-- Your objective --
In the forum thread about running Rosetta Stone under Wine, which step does the first poster call the key one, and what problem did the procedure solve? Answer in one to three sentences.

-- Document text --

====

I was trying to get rosetta stone to work in wine and could not get the ISO of the language disk to be recognized by the rosetta stone program or by wine in general.

mkdir /mnt/virtual

mount -o loop /path/to/languageCD.iso /mnt/virtual

go to the wine configuration window (Applications > Wine > Configure Wine)

Go to the Drives tab

Click Add...

Set the path to /mnt/virtual

click Show Advanced button

set Type: cdrom

thats it. launch your app and it should recognize your mounted iso as a cd

for me the key was setting that drive type to cdrom in the wine cfg

----------


## axelsvag

Thank you it worked perfectly, the only thing I have left to solve is the sound. Wine sounds works perfectly on spotify, but not in rosetta stone

----------


## elvinatom

what would be nice would be a script that mounts an iso and then launches the game - all without root/sudo/gksu authentication.  And when you exit the game the images gets unmounted automatically too.  So you can make a .desktop file for the menu: Just click and play!  :Smile:

----------


## tiger74

You guys are very naughty!!  :Very Happy:

----------


## IanW

> what would be nice would be a script that mounts an iso and then launches the game - all without root/sudo/gksu authentication.  And when you exit the game the images gets unmounted automatically too.  So you can make a .desktop file for the menu: Just click and play!


I suggest you investigate "wisotool". It seems to be a "winetricks" for games.

====

-- Source data --
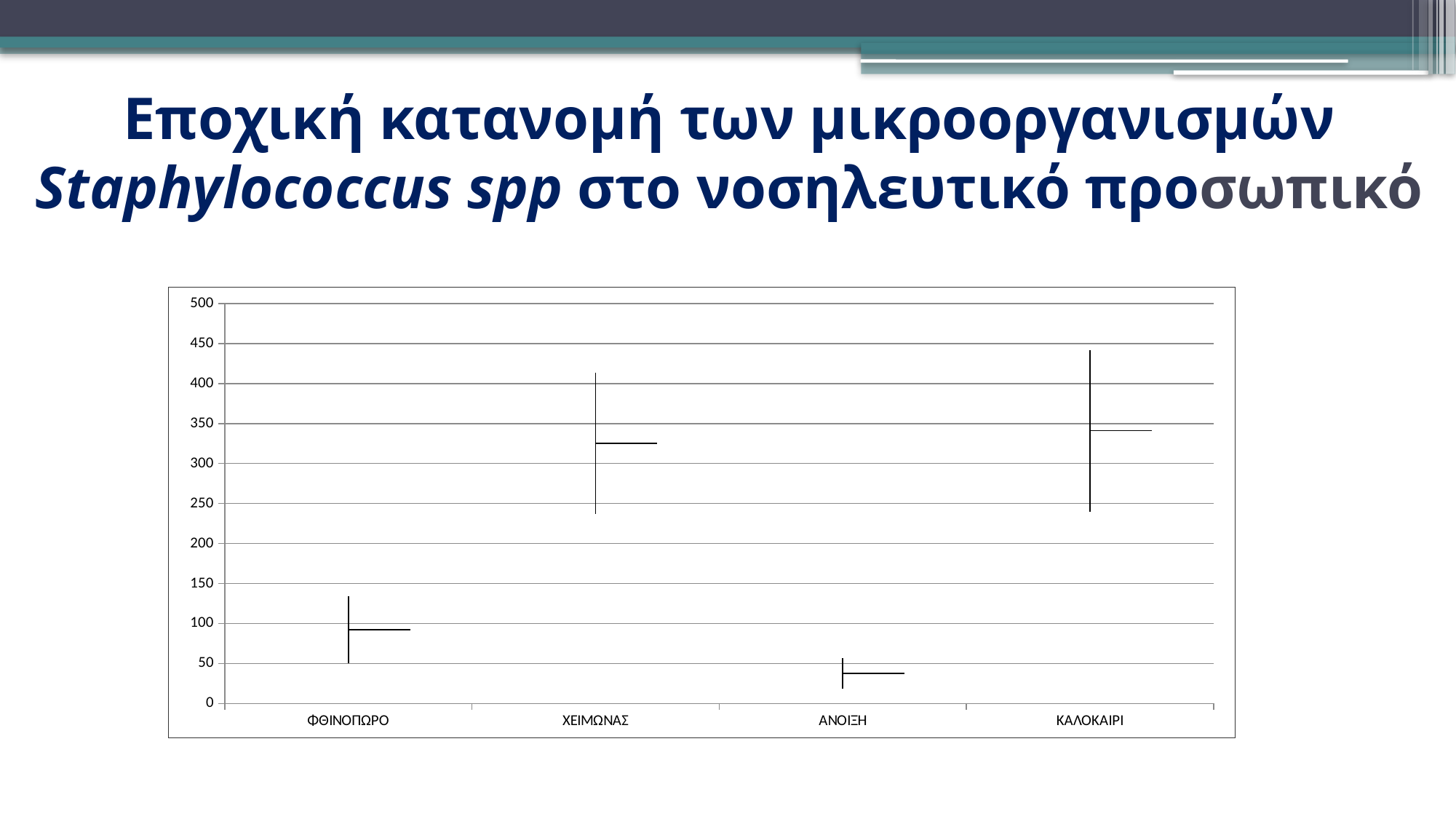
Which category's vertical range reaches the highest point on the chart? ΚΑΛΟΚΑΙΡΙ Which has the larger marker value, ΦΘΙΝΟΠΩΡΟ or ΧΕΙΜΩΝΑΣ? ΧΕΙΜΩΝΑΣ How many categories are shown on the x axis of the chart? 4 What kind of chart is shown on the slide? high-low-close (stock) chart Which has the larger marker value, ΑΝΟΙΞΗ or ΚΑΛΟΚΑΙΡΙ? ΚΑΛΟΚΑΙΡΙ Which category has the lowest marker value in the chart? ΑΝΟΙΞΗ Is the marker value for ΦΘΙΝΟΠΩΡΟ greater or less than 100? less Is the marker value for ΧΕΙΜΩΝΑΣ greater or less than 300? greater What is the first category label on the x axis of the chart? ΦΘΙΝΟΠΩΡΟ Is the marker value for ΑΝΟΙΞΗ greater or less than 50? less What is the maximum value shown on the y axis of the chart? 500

====

-- Your solution --
The key step was setting the drive type to cdrom in the Wine configuration. The procedure solved the problem that neither the Rosetta Stone program nor Wine recognized the ISO of the language disk. Once the ISO was mounted at /mnt/virtual and added as a cdrom drive, the program should recognize the mounted ISO as a CD.